Adanya istilah Ida Bhatara Tedun (turun) ke pura karena keyakinan umat Hindu bahwa alam Devata yang suci itu berada di atas alamnya manusia yakni di alam Svah Loka (sorga).
Melalui upacara Nedunang dan Ngelinggihan ini menjadikan umat Hindu semakin mantap dapat merasakan kehadiran Hyang Widhi dalam rangka menyaksikan dan menerima yajna dari umatnya dalam makna simbolik unsur daksina disebutkan dengan sarana yadnya yang dipergunakan sebagai berikut ini :
Daksina Linggih | yang dilengkapi dengan peperai /wajah/ muka yang diletakkan di depan padmasana atau pada bangunan suci di pura yang sedang melangsungkan upacara piodalan.
***
Biasanya Upacara Nedunang ini tidak sembarangan dilakukan, tentunya ada beberapa persyaratan yang dilaksanakan yaitu adanya upacara, adanya orang suci yang menghadirkan beliau, adanya sarana upacara sebagai persembahan.
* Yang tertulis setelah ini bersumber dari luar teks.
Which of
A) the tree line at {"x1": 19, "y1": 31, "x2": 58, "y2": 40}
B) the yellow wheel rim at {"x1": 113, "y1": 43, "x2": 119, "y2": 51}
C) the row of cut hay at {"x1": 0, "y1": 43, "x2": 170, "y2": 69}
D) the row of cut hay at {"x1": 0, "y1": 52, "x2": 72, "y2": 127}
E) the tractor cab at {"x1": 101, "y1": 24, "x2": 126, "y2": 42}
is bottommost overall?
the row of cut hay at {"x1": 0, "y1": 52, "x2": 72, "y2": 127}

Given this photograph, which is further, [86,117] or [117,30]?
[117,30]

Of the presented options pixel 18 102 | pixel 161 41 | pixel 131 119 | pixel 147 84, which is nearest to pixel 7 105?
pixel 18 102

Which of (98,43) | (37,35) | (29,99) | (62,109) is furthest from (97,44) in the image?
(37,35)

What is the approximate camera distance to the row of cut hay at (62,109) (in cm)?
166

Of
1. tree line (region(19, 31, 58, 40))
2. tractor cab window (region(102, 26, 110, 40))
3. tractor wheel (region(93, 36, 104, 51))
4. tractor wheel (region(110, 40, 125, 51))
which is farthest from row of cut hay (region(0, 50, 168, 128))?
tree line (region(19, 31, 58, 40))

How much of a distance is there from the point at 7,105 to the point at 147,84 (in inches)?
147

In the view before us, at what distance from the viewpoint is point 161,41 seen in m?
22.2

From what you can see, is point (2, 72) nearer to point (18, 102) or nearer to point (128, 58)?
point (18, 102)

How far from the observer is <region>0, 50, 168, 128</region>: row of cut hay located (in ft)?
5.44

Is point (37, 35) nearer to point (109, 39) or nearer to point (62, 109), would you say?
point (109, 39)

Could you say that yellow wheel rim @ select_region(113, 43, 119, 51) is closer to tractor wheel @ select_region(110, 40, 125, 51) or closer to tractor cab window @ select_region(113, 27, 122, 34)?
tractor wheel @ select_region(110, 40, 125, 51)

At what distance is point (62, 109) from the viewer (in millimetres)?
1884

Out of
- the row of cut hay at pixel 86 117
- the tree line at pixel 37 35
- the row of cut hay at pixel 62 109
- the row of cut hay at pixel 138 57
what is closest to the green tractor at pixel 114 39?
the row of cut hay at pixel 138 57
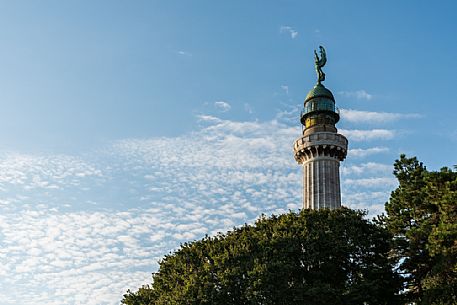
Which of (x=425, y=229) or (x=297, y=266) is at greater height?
(x=425, y=229)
Tanpa syarat itu Upacara Nedunang tidak dapat dilaksanakan.
Pada waktu Upacara Nedunang sangat terasa suasana yang sangat sakral, dimana upacara ini diawali dengan persiapan upacara di seluruh Pelinggih, kemudian dilaksanakan Upacara Pemendakan dengan diturunkanya jempana dan arca-arca.
Pada waktu ini suasana semakin khusuk dengan suara baleganjur, suara genta, kul-kul, lelontekan, tedung, kidung dan pengempon pura seluruhnya menyiapkan perlengkapan upacaranya.
Dalam keadaan yang khusuk ini secara spontan biasanya akan terlihat Tapakan Kerauhan berteriak secara histeris dan meminta senjata yang telah dipasupati, tentunya Tapakan Kerauhan yang hadir lebih dari satu orang.
Ketika Tapakan Kerauhan telah Trance sambil menikam-nikam dadanya dan beberapa lagi merangkak, merayap dan diam seperti seekor macan, ular dan kuda, maka upacara dilanjutkan dengan melaksanakan proses purwa daksina mengelilingi areal Pura, prosesi ini diiringi dengan gong baleganjur dan beberapa atribut seperti tedung, lelontekan, jempana dan pengiring dari pura bersangkutan.
Setelah Upacara Purwa Daksina, para pemangku menyiapkan Upacara Pemendakan, yang mana sarana upacara ini antara lain kelapa, api takep, dupa, dll serta beberapa sesayut yang dirangkai begitu rupa semua sarana tersebut dialasi dengan tikar.
Sedangkan jempana dan arca-arca berdiri di depan sarana ritual tersebut, kemudian para Tapakan Kerauhan mengambil sarana dan berperilaku diluar pikiran manusia yaitu memakan api, dupa, ayam yang masih hidup dan beberapa lagi berebut kelapa yang masih utuh, tanpa rasa sakit ataupun panas. Fenomena ini terjadi selama beberapa menit dan merupakan ciri bahwa Upacara Nedunang Ida Bhattara telah berhasil dengan hadirnya kekuatan yang memasuki Tapakan Kerauhan.